Emerging from the reservoir at Cauldron Snout the river traverses a series of hard black basalt rocks, and dolerite that intrude through the softer limestone, in a succession of falls or rapids. From this point downstream the Tees forms the boundary between the traditional counties of Durham and Yorkshire almost without a break, although since 1974 much of it lies wholly in Durham. The dale widens below Cauldron Snout, and trees appear, contrasting with the broken rocks where the water descends over High Force. After a short turn northwards, the river continues to meander south-easterly. Close to where the B6277 road begins to runs parallel to the river is the 30 metres (98 ft) High Force waterfall. About 1.5 miles (2.4 km) downstream is the smaller Low Force waterfall.

The confluence of the River Greta and the River Tees

The scenery becomes gentler and more picturesque as the river descends past Middleton-in-Teesdale (Durham). This locality has lead and ironstone resources. Just to the east of Middleton-in-Teesdale, the River Lune joins the Tees. After passing the village of Romaldkirk to the west, the river is joined by the River Balder at Cotherstone. The ancient town of Barnard Castle, Egglestone Abbey, and Rokeby Park, well known through Sir Walter Scott’s poem, are all passed. At Rokeby the Tees is joined by the River Greta. From the area near Eggleston, the river is crossing over millstone grit. From here the valley begins to open out, and traverses the rich plain east and south of Darlington in large meandering curves.
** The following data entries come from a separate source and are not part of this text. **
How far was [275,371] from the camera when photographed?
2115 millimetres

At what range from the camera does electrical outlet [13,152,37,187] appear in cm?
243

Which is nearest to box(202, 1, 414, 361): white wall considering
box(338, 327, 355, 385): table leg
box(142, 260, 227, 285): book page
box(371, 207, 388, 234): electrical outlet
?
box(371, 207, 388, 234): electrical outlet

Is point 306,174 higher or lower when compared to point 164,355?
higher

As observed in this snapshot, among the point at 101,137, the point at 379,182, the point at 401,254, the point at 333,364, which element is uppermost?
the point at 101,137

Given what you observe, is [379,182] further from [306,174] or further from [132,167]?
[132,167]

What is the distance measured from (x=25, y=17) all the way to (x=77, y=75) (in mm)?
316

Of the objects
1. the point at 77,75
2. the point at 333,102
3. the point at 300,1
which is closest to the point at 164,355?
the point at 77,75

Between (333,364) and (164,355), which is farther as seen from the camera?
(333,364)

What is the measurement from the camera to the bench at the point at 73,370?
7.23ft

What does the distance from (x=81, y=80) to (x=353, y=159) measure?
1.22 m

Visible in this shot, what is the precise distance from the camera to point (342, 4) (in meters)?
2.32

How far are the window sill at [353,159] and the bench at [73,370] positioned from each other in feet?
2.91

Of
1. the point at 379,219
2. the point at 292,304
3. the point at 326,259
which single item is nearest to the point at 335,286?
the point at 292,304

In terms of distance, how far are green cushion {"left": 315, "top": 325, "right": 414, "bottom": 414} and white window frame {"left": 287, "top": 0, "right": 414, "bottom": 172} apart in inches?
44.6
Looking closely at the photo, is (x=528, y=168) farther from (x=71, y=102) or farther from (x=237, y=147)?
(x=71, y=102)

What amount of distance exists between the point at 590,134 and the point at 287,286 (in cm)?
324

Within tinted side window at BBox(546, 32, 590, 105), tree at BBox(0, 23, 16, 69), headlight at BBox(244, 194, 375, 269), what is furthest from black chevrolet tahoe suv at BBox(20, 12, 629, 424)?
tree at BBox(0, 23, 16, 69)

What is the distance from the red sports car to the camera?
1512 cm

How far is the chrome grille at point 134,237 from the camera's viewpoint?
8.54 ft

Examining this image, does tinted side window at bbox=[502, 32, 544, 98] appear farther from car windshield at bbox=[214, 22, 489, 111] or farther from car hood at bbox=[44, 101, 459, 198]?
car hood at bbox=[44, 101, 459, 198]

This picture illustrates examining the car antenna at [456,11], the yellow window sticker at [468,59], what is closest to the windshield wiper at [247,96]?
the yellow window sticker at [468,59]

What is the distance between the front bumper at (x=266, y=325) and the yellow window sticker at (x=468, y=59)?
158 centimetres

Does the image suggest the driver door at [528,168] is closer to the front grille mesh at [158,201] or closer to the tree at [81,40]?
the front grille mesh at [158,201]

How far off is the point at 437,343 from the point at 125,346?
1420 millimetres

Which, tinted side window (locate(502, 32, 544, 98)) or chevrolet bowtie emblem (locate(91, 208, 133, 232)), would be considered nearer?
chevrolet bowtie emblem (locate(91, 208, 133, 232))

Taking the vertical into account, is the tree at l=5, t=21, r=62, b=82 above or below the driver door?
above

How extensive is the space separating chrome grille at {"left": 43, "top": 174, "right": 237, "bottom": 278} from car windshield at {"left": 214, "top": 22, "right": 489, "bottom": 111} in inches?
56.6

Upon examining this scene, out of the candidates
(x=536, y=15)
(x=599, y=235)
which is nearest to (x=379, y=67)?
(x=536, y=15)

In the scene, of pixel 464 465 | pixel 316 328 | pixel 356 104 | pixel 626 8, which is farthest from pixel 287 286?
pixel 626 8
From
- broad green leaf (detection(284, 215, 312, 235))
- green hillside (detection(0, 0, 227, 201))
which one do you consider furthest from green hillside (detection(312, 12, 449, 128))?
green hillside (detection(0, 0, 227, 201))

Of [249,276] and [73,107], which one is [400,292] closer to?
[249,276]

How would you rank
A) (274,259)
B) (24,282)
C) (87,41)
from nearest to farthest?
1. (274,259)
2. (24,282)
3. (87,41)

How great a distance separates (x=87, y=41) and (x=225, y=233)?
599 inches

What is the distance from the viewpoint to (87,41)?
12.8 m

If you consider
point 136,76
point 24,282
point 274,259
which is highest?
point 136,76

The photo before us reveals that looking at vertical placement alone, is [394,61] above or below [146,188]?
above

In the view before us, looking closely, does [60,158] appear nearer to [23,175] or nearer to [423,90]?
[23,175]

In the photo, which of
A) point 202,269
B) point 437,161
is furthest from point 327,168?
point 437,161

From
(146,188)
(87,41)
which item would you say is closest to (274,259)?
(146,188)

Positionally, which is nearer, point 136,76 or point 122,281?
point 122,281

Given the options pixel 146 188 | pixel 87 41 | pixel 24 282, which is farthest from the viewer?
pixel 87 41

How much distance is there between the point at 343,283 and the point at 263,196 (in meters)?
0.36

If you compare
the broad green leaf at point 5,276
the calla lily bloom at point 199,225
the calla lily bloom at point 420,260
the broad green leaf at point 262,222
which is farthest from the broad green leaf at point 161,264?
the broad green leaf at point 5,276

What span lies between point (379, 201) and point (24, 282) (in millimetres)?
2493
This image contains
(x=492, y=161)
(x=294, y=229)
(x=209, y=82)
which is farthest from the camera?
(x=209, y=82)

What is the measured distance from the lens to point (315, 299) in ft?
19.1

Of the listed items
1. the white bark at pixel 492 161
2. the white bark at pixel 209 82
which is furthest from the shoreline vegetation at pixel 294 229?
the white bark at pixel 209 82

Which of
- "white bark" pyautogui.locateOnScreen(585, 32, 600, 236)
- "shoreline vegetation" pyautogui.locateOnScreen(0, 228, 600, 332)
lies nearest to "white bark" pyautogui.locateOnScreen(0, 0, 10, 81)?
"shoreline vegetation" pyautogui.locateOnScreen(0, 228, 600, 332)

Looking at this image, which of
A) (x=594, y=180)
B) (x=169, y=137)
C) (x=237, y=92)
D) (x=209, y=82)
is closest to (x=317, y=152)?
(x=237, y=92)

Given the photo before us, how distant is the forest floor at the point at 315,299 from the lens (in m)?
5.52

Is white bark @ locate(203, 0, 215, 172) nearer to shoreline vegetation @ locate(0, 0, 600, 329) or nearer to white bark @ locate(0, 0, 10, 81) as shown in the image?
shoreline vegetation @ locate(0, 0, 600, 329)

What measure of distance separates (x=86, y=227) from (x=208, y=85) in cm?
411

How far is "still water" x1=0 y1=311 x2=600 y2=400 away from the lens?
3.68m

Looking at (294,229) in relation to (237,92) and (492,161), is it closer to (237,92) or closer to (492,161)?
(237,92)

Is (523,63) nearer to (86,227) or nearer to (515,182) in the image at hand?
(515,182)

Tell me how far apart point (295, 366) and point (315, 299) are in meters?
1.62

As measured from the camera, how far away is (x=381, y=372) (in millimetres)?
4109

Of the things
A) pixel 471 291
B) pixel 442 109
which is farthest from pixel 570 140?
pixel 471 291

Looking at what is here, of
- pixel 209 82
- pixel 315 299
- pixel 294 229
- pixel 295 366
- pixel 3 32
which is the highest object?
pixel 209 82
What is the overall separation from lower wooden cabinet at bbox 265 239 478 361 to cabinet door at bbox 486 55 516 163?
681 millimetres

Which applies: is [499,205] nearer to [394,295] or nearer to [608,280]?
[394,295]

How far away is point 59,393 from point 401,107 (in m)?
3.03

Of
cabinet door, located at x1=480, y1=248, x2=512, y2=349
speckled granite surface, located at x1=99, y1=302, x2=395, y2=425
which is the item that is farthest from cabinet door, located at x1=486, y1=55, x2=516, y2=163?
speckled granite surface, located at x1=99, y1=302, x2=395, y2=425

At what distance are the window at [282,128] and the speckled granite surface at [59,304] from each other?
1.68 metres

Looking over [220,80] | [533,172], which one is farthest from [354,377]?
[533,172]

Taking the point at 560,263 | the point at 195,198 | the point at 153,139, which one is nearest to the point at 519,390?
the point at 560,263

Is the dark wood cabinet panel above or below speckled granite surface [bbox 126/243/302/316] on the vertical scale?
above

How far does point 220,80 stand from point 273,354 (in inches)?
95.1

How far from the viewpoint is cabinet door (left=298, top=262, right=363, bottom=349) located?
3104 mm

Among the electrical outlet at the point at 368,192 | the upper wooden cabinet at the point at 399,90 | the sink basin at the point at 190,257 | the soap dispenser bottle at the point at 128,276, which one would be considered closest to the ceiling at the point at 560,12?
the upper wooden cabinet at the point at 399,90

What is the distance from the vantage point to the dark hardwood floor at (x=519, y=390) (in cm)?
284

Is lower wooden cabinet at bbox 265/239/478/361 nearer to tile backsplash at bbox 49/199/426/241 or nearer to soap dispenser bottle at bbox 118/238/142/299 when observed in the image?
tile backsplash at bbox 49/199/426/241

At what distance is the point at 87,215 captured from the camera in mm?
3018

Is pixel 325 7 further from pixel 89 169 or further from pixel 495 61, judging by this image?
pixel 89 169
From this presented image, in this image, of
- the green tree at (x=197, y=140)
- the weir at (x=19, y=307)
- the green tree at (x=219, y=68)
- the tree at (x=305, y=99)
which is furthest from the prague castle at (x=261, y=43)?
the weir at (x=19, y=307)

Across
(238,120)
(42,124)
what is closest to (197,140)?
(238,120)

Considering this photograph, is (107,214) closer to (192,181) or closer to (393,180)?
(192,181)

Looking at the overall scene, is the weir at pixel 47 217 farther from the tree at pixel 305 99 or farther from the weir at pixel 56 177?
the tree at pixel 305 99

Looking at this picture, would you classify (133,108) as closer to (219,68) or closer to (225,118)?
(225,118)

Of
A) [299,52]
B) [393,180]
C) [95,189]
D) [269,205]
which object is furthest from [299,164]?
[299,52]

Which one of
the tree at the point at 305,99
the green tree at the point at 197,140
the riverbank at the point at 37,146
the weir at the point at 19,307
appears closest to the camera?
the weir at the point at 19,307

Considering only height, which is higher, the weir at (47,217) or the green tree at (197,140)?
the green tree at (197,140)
The course of the valley down to here has been generally east-south-east, but it now turns north-east near the village of Whorlton. Passing Ovington and Winston it runs parallel to the A67 south-east past Gainford andPiercebridge to Darlington, passing under the A1 and A66. The section from Piercebridge to Hurworth is flowing over magnesian limestone. It is at Croft-on-Tees that the River Skerne joins the Tees. The river now flows south past Croft-on-Tees before swinging northwards past Hurworth-on-Tees. A series of large meanders takes the course past Neasham, Low Dinsdale and Sockburn to Middleton St George. In the lower reaches of the river valley the water is flowing over bunter sandstone and pebble beds.

Just past Yarm, the River Leven joins the Tees, before passing the settlements of Eaglescliffe, Ingleby Barwick and Thornaby-on-Tees. Now nearing the sea, the Tees becomes an important commercial waterway, with the ports of Stockton-on-Tees and Middlesbrough on its banks. It passes through the Tees Barrage between these ports, turning tidal downstream from the barrage.

Teesport is built on reclaimed land on the south side of the Tees estuary below Middlesbrough.